Our model is trained on the in silico data and tested on the phantom dataset. In Fig. 2, we visually compare our proposed reconstruction method to the competing methods’ results on sample phantom cases. As mentioned earlier, the transfer learning module maps the real world distribution onto the learned in silico distribution. Without such mapping, unsurprisingly, we notice artifacts in the reconstructed image; note the extensive scattering of false positives with different scales and locations (Fig. 2 - FCNN (MSE)). Adopting transfer learning clearly reduces these artifacts (Fig. 2 - FCNN (MSE+TL)). Further, observe how incorporating both the new loss term \({\mathcal {L}}_{FJ}\) and transfer learning module significantly reduces the artifacts and improves lesion localization, which otherwise could compromise diagnosis (Fig. 2 - FCNN (MSE+TL+FJ)).

Fig. 2.
figure 2

Qualitative reconstruction performance of our model compared to state of the art techniques on phantom samples with known lesion ground truth locations.

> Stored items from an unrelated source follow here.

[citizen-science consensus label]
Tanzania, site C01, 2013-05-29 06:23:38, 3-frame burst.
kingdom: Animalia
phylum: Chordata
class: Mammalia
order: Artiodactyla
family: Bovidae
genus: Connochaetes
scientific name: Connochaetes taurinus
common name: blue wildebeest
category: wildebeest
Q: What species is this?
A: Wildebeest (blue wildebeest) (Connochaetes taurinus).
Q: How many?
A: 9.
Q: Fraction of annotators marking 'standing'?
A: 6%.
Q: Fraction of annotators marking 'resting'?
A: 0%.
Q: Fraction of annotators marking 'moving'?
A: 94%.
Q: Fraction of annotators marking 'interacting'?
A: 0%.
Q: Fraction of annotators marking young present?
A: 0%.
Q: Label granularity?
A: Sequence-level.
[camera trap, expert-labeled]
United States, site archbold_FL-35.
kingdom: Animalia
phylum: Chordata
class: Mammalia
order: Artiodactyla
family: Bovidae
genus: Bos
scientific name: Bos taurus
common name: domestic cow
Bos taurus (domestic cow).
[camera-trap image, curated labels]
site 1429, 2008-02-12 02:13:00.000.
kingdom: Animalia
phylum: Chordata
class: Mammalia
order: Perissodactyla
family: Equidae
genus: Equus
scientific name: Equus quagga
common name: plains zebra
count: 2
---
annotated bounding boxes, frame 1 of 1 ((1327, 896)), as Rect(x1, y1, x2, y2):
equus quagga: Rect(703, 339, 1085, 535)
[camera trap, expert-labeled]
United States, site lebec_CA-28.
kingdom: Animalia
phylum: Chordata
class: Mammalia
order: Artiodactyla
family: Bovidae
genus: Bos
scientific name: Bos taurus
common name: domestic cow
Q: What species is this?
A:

The parabolic shape of the reconstruction produced by the analytical approach is due to the algorithm used.

Table 1. Quantitative results on 32 phantom experiments.

While MLP showed good performance in the complete information case, namely a circular shape scanner with 16+ uniformly distributed point sources [11], it underperforms on the limited angle experiments (Fig. 2 - MLP). We hypothesize that this difference in performance is due to the convolution operators’ ability to extract comprehensive contextual information and synthesize more complex robust features.

3.4 Quantitative Results

We measure the reconstruction quality via: (i) Lesion localization error, i.e. the distance between the centre of the lesions in the ground truth image versus the reconstructed image; (ii) peak signal to noise ratio (PSNR); (iii) structural similarity index (SSIM); and (iv) the Fuzzy Jaccard [18]. All reconstructed images were first normalized prior to calculating the performance metrics. Table 1 presents the results on the phantom dataset.

Using the transfer learning \(\mathcal \phi (\cdot )\) module, we observe \({\sim }\)10% improvement in Fuzzy Jaccard and \({\sim }\)16% in SSIM compared to state of the art FCNN with MSE only. Adding the new \({\mathcal {L}}_{FJ}\) loss term boosts the improvement in these two metrics further to \({\sim }\)34% and \({\sim }\)33%, respectively. The lesion localization error is also considerably reduced when using transfer learning and \({\mathcal {L}}_{FJ}\).

4 Conclusion

We proposed novel extensions to deep learning based diffuse optical tomography image reconstruction. We have shown empirically that our model, trained with the novel hybrid loss function, attains superior quantitative results on multiple evaluation metrics and, qualitatively, improves the reconstructed images, showing fewer artifacts that could compromise clinical diagnosis. The transfer learning module renders an in silico trained network applicable to real world data. More importantly our approach is decoupled from a change in real world measurements and can be generalized to new source configurations. Our next phase in this research is to improve further the lesion localization and validate our approach on real patient data to assess its diagnostic accuracy.